The only practical way to have a unique, strong password for every account is to use a password manager — software that generates, stores, and fills in passwords securely:

• A password manager stores all your passwords in an encrypted vault protected by one strong master password — you only need to remember one very strong master password, and the password manager handles everything else. Popular options include Bitwarden (free, open source), 1Password (business-focused), and Dashlane. Your IT department may have a specific recommendation or requirement for which password manager to use for work accounts.
• Password managers generate strong random passwords for new accounts — when you create a new account, click the password manager's generator to create a 20-character random password. You never need to see, type, or remember it — the manager fills it in automatically when you log in. This is the correct solution to the password reuse problem: unique, random passwords for every account, no memorization required.
• Never store passwords in a browser if a password manager is available — browser-built-in password managers are convenient but less secure than dedicated password managers. On shared workstations, browser-stored passwords are accessible to anyone who uses the browser on that computer. Use a dedicated password manager instead.

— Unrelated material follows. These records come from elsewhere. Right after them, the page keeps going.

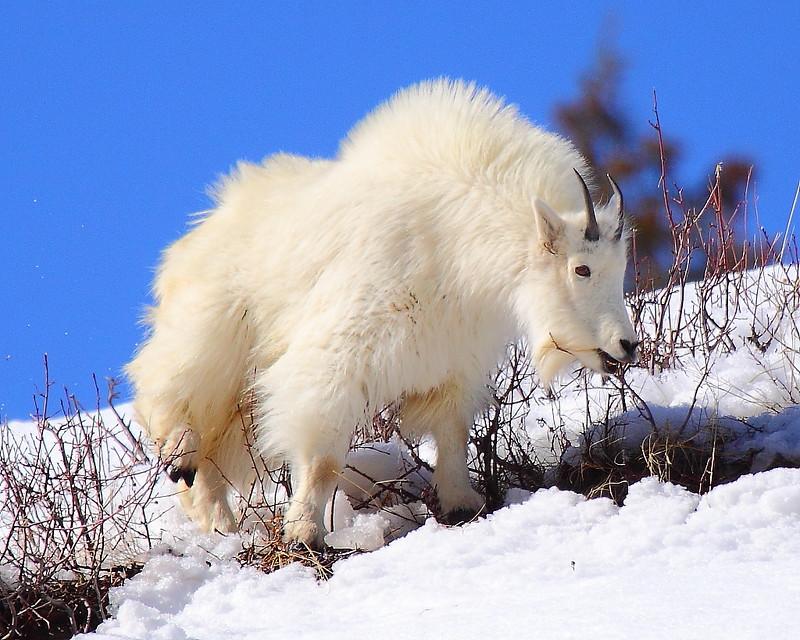 IMG_0369 Mountain Goat, Targhee National Forest
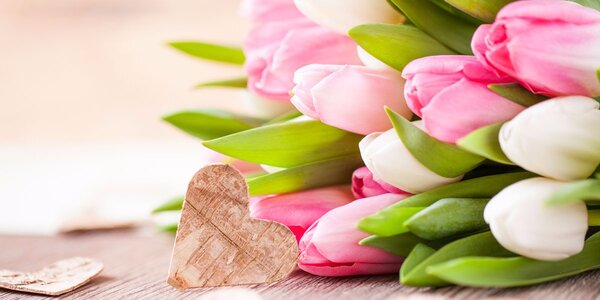 Kytice barevných tulipánů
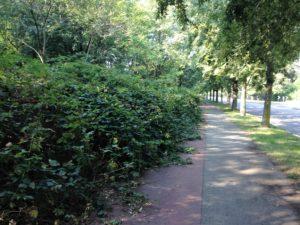 Pista ciclopedonale di via Sant'Anna
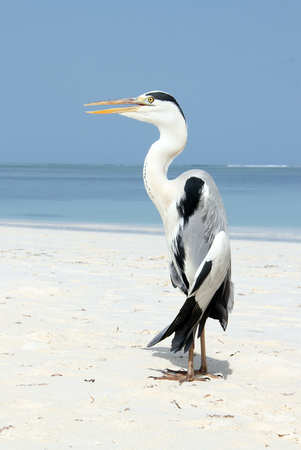 atoll: Gray Heron (Ardea Cinerea) on the Beach. Bodufinolhu, South Male Atoll, Maldives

• The master password must be exceptional — since one master password protects all others, make it long (20+ characters), unique (not used anywhere else), and memorable only to you. A passphrase of four or more random words works well: 'purple-telescope-mountain-river-2025.' Write it on paper and store it in a physically secure location (not a sticky note on your monitor), or use a backup method provided by the password manager.

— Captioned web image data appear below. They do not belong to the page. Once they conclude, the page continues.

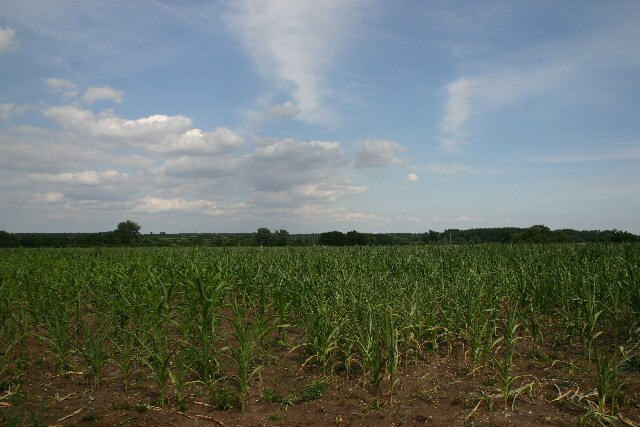 Maize field at Icklingham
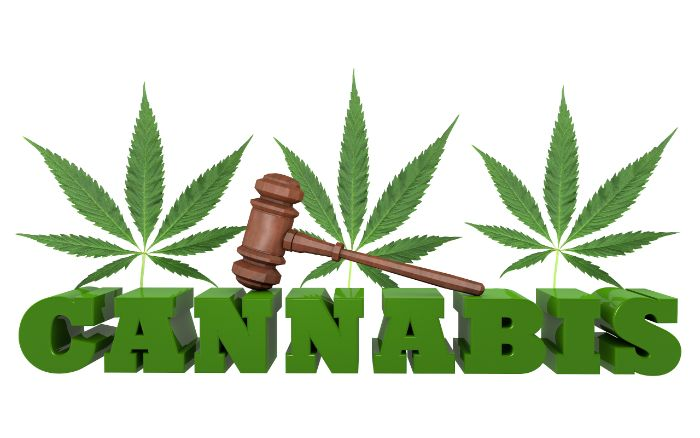 cannabis - marijuana legalization - free stock photo
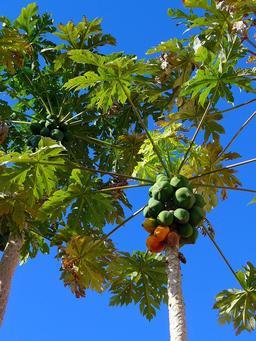 Papayer et ses fruits. Source : http://data.abuledu.org/URI/503c8820-papayer-et-ses-fruits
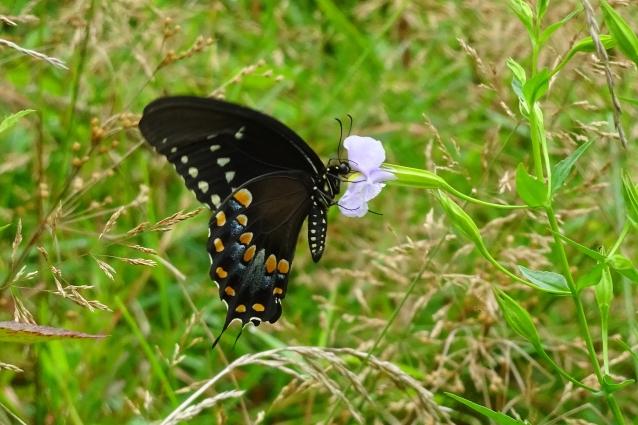 spicebush-swallowtail-bf-or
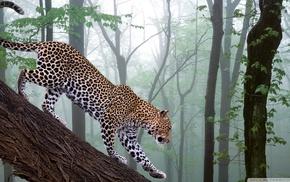 leopard, animals, nature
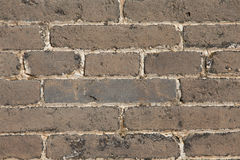 The brick wall Stock Image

MFA is the single most effective security measure available to an individual user — it means that even if an attacker obtains your password, they still cannot access your account without the second factor:

• What counts as MFA: something you know (password) + something you have (phone with an authentication app or SMS code) + something you are (fingerprint or face). Any combination of two or more of these factors is MFA. The most common combination for work accounts is password + authentication app code.
• Authentication apps (Microsoft Authenticator, Google Authenticator, Authy) generate a new 6-digit code every 30 seconds — when logging in, you enter your password and then the current code from the app. Even if an attacker has your password, they cannot log in without access to your physical phone. This is significantly more secure than SMS codes (which can be intercepted via SIM swapping attacks), though SMS MFA is far better than no MFA.
• Enable MFA on every account that offers it — at minimum: your Microsoft 365 work account, any EHR or clinical system, any insurance portal, and any billing system. If a service does not offer MFA, be aware that it is more vulnerable and treat its password accordingly.
• MFA fatigue attacks are real — attackers who have your password can flood you with MFA approval requests (push notifications from the authenticator app) hoping you accidentally approve one. If you receive unexpected MFA prompts you did not initiate — especially multiple in a row — deny them all, notify IT immediately, and change your password. You did not forget logging in; someone else is trying to.